Contrats de travail et licenciements

 

espagnols

A l’instar de feu le contrat première embauche (CPE) français, la nouvelle loi prévoit que les PME de moins de 50 salariés pourront désormais recruter avec des contrats comportant une période d’essai d’un an (on notera que les dispositions du CPE français ont été depuis déclarées contraires au droit international par l’OIT). Afin de favoriser l’embauche de publics en difficultés, jeunes de moins de 30 ans se voyant proposer un emploi permanent, chômeurs de plus de 45 ans…, diverses primes et incitations sont mises en œuvre. La nouvelle loi prévoit aussi de limiter les CCD à deux ans (au lieu de trois), de modifier le régime des contrats à temps partiel sur la question des heures complémentaires ou encore de faciliter la modification unilatérale du contrat de travail par l’employeur.

 

Par ailleurs, la réforme espagnole transforme de manière substantielle les conditions du licenciement en général et du licenciement pour motif économique en particulier.
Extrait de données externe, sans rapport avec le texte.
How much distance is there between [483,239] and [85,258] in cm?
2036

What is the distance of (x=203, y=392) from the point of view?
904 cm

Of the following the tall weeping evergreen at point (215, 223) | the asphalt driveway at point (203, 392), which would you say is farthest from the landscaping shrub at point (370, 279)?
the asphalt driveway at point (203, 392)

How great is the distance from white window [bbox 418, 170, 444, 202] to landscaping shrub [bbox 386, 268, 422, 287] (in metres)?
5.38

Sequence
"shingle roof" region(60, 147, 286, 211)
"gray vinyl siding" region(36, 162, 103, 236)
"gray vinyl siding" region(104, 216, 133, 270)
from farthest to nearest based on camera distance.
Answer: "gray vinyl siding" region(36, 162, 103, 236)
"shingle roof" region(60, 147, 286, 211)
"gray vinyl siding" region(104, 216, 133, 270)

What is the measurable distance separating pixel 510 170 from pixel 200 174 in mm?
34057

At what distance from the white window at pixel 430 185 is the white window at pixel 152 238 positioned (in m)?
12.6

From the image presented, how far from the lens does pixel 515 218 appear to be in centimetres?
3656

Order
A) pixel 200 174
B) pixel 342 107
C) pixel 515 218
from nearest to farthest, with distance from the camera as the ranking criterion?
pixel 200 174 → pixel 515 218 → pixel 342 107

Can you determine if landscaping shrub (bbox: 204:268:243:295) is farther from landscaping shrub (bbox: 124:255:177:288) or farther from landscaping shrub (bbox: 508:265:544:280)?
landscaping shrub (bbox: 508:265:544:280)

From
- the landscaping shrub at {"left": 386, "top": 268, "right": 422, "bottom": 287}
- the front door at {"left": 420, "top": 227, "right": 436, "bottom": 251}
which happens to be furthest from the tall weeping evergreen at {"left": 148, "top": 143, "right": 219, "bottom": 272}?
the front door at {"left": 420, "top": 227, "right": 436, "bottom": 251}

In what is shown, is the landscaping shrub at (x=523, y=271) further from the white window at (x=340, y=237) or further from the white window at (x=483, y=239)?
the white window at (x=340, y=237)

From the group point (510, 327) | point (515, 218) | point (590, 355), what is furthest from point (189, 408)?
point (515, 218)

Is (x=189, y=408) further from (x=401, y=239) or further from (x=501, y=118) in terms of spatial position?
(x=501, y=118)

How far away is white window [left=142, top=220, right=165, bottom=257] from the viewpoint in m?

L’indemnité de licenciement était en Espagne l’une des plus élevées d’Europe (45 jours par année d’ancienneté plafonnés à 42 mois) et avait déjà été revue par le précédent gouvernement en lien avec les partenaires sociaux. La nouvelle réforme réduit l’indemnité à 33 jours par année d’ancienneté et la plafonne à 24 mois. En cas de motif économique, cette indemnité est réduite à 20 jours par année d’ancienneté et la notion de motif économique est elle-même élargie et précisée. Ce type de licenciement est désormais étendu aux services publics. Enfin, l’Espagne qui était le seul pays avec les Pays Bas à avoir maintenu une autorisation administrative pour les licenciements collectifs comme pour le recours au chômage partiel, vient de l’abolir.

 

Tout ne va pas néanmoins dans le sens d’une flexibilisation accrue du marché du travail. Ainsi la même loi encadre le régime du télétravail et tente de promouvoir chez les PME un recours accru à des mesures de flexibilité interne, point qui a surpris de nombreux observateurs. Autre innovation, celle d’une sorte de DIF à l’espagnole ( droit individuel à la formation) : les salariés se voient reconnaître un droit à la formation professionnelle d’une durée de 20h par an, payée par l’entreprise. Parallèlement le recours aux contrats en alternance et à l’apprentissage est étendu.

La négociation collective : fin du principe de faveur

C’est sans doute ici que la réforme espagnole est la plus radicale tant par sa méthode que par son contenu. S’agissant de la méthode, une négociation interprofessionnelle venait de se conclure le 25 janvier dernier. Elle était destinée à faciliter la conclusion d’accords d’entreprises, sans pour autant remettre en cause la primauté des conventions collectives souvent conclues au niveau des provinces. Ce même accord prévoyait une clause de modération salariale très forte sur les 3 prochaines années. Or le gouvernement espagnol a décidé d’aller bien au-delà et de passer en force. La réforme met fin au principe de faveur : désormais les accords d’entreprises pourront déroger aux dispositions des conventions collectives. Il instaure aussi une procédure obligatoire d’arbitrage en cas de désaccord entre partenaires sur la convention applicable, la sentence rendue en dernier recours ayant force contraignante pour les parties. Enfin la réforme met fin à une particularité du droit espagnol connue sous le nom d’ultra actividad : cette notion permettait de maintenir de manière quasi illimitée les avantages liés à une convention collective même lorsque celle-ci avait expiré.

 

Cette réforme espagnole – la 52ème en 30 ans ! – crée une onde de choc dans le pays, au point que le Parti Populaire lui-même parle d’une pédagogie nécessaire. Certes, la loi nécessite encore une adoption formelle par le Parlement mais la majorité significative dont dispose le PP ne le prédispose pas à des concessions significatives. Certains acteurs politiques ou syndicaux mettent leur dernier espoir dans une invalidation par le Conseil constitutionnel mais de l’avis de nombreux experts c’est peu probable. Vent debout contre la réforme qu’ils estiment imposée par le FMI, La BCE, l’Allemagne et la France, les syndicats ont réussi à mobiliser des centaines de milliers de manifestants le week-end dernier. Quant au Indignés, ils protestent eux aussi, mais ne ménagent pas non plus les syndicats dont ils critiquent le côté tiède, voire « corrompu ». La presse espagnole indique en revanche que le patronat comme les DRH de grands groupes sont très favorables à la réforme. Plusieurs observateurs pointent du doigt un risque, désormais élevé, de judiciarisation des conflits du travail, dû à l’affaiblissement syndical et à la fin de l’autorisation administrative. Quant aux conséquences sur l’emploi, elles font l’objet d’un vif débat. En effet la loi risque dans un premier temps d’alimenter à la hausse un chômage déjà très élevé. Ensuite, sans volet industriel et éducatif sérieux, aucune réforme du marché du travail n’est en soi créatrice d’emploi.